Missing Data and Attrition
In order to test whether participants who provided data during the COVID-19 assessments differed from the participants in the original sample of infants, chi-square analyses comparing these two samples in relation to child gender, and mothers’ ethnicity and education were conducted. Mother’s ethnicity (non-Hispanic, White vs. other) was associated with missing data at Time 2, χ2 (1) = 5.58, p = 0.018, such that participants with available data were more likely to have non-Hispanic, White mothers. Therefore, maternal ethnicity was included as a covariate in the analyses, Non-Hispanic, White = 1 and Other = 0. Missing data on all other variables was not significantly associated with any demographic variables or variables included in the model, p’s > 0.05. In addition, adolescent sex, adolescent mean age across both assessments, the time between assessments during the pandemic for both parents and adolescents, and the days between the assessment and the stay-at-home order for both parents and adolescents, were included as covariates (See Table 1 for more descriptive information).

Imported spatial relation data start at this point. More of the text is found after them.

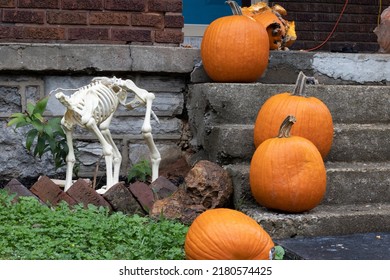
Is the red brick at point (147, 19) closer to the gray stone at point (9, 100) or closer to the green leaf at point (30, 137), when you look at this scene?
the gray stone at point (9, 100)

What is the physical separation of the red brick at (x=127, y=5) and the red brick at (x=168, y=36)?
21cm

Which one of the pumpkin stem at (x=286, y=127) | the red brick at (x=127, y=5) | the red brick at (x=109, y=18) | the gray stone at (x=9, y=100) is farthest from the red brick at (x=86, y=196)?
the red brick at (x=127, y=5)

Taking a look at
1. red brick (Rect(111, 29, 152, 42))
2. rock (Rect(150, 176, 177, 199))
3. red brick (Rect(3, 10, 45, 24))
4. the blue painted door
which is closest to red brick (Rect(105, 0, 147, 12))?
red brick (Rect(111, 29, 152, 42))

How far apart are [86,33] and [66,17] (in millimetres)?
172

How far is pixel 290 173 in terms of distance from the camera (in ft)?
12.5

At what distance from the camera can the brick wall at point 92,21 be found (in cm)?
495

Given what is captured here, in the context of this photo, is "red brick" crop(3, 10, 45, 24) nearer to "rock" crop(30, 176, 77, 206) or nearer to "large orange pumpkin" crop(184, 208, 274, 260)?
"rock" crop(30, 176, 77, 206)

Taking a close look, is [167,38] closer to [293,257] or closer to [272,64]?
[272,64]

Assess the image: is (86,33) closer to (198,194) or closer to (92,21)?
(92,21)

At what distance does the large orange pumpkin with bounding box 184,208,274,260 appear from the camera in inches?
123

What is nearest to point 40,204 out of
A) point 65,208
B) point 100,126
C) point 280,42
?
point 65,208

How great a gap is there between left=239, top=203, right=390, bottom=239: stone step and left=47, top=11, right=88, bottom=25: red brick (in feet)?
6.12

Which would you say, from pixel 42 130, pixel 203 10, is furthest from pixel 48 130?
pixel 203 10
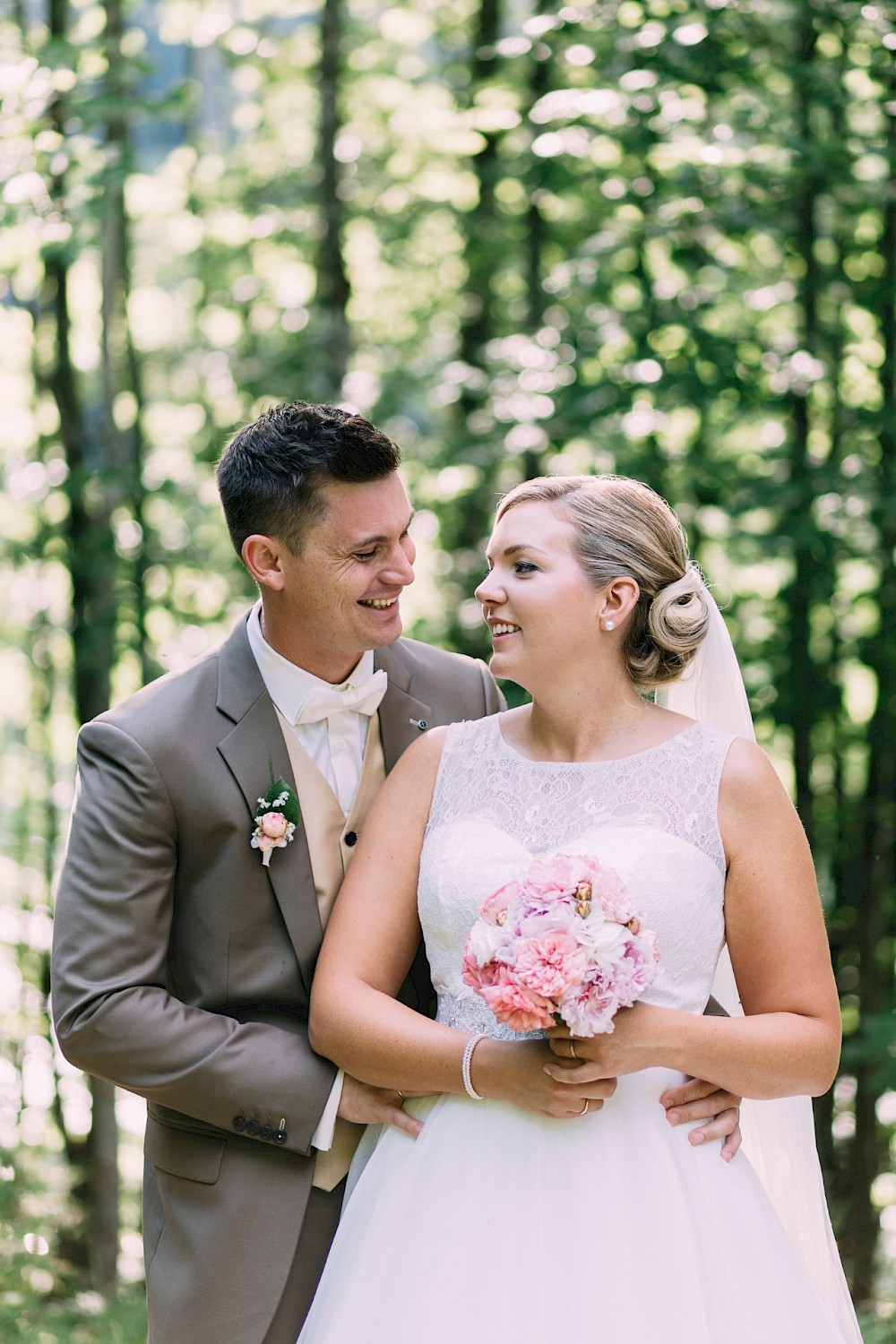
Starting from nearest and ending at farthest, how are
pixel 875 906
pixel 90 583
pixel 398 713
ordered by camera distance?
pixel 398 713 < pixel 875 906 < pixel 90 583

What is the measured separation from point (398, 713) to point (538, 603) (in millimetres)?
464

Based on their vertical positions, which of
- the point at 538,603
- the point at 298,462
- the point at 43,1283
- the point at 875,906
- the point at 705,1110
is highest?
the point at 298,462

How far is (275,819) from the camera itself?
2570mm

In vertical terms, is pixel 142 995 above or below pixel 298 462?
below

Table 1 Means, standard deviations, and correlations Attrition between Time 1 and Time 2 was minimal. Specifically, for adolescent participants, nine participants did not complete Time 2, and for parents, only seven participants. Additionally, seven adolescent participants and nine parent participants completed Time 2, but not Time 1. In order to correct for any departures from multivariate normality, the model was estimated using maximum likelihood with robust standard errors (MLR). Missing data was handled using full information maximum likelihood estimation (FIML), which has been shown to reduce bias in parameter estimates while maintaining the full sample of participants (N = 291; Enders and Bandalos 2001). Of note, an additional model using only participants who completed the assessments for the current study yielded the same pattern of results.